What is Answer Share?

Answer Share is the share of AI answers that mention or recommend your brand when real buyers ask real buying questions. It is the visibility metric of the AI answer era, and it behaves nothing like rankings or traffic.

When a buyer asks ChatGPT, Gemini, Perplexity or Claude which providers to consider, the engine composes an answer. A handful of brands appear in it. Everyone else does not exist for that buyer, in that moment. Answer Share measures which side of that line your brand is on, and how favorably.

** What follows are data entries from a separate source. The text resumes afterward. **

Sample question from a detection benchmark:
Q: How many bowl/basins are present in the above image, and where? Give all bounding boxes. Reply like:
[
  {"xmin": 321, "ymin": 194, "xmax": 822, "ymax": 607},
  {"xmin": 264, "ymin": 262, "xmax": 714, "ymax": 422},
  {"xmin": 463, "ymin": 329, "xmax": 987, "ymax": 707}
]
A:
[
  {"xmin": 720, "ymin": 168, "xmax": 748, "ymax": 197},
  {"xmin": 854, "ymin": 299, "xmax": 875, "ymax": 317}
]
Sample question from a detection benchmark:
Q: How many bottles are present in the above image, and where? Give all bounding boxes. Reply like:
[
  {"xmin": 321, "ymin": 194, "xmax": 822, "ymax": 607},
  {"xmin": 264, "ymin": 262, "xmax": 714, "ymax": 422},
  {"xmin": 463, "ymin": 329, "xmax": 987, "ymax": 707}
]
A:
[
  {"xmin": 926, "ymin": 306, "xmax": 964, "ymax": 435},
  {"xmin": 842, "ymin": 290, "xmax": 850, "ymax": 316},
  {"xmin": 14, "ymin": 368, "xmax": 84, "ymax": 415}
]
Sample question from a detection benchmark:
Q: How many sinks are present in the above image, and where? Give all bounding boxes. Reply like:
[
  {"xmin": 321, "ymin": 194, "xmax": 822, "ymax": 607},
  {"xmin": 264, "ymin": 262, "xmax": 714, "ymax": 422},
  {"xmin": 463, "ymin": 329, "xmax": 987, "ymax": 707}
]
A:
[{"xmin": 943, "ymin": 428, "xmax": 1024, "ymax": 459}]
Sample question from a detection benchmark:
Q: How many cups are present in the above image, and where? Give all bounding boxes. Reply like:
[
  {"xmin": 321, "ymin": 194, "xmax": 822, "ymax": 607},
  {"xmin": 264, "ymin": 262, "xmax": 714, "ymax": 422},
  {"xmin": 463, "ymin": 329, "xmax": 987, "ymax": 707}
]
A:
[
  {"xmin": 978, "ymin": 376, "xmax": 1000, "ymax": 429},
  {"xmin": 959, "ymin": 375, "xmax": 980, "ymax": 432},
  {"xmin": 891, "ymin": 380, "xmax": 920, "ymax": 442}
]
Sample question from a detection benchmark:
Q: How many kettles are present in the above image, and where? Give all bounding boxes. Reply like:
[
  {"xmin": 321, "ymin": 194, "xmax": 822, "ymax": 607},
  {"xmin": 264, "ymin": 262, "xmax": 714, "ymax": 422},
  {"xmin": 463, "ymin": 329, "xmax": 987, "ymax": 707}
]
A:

The definition is simple: across a structured set of real buying questions, run on the major AI engines under controlled conditions, what share of the answers mentions your brand, recommends it with reasoning, or treats it as the primary option. Expressed as a score from 0 to 100.

Why traffic metrics miss it

Classic search metrics count clicks and positions. AI answers compress the entire consideration phase into a single response: the buyer reads a synthesis, forms a shortlist, and often never clicks anything. A brand can hold strong rankings and still be absent from the answers buyers actually read. The decision increasingly happens inside the answer, before any visit your analytics could record.

That is why measuring visibility in AI answers requires asking the engines the questions buyers ask, not auditing a website in isolation. The website matters, but it is one input among several the engines weigh.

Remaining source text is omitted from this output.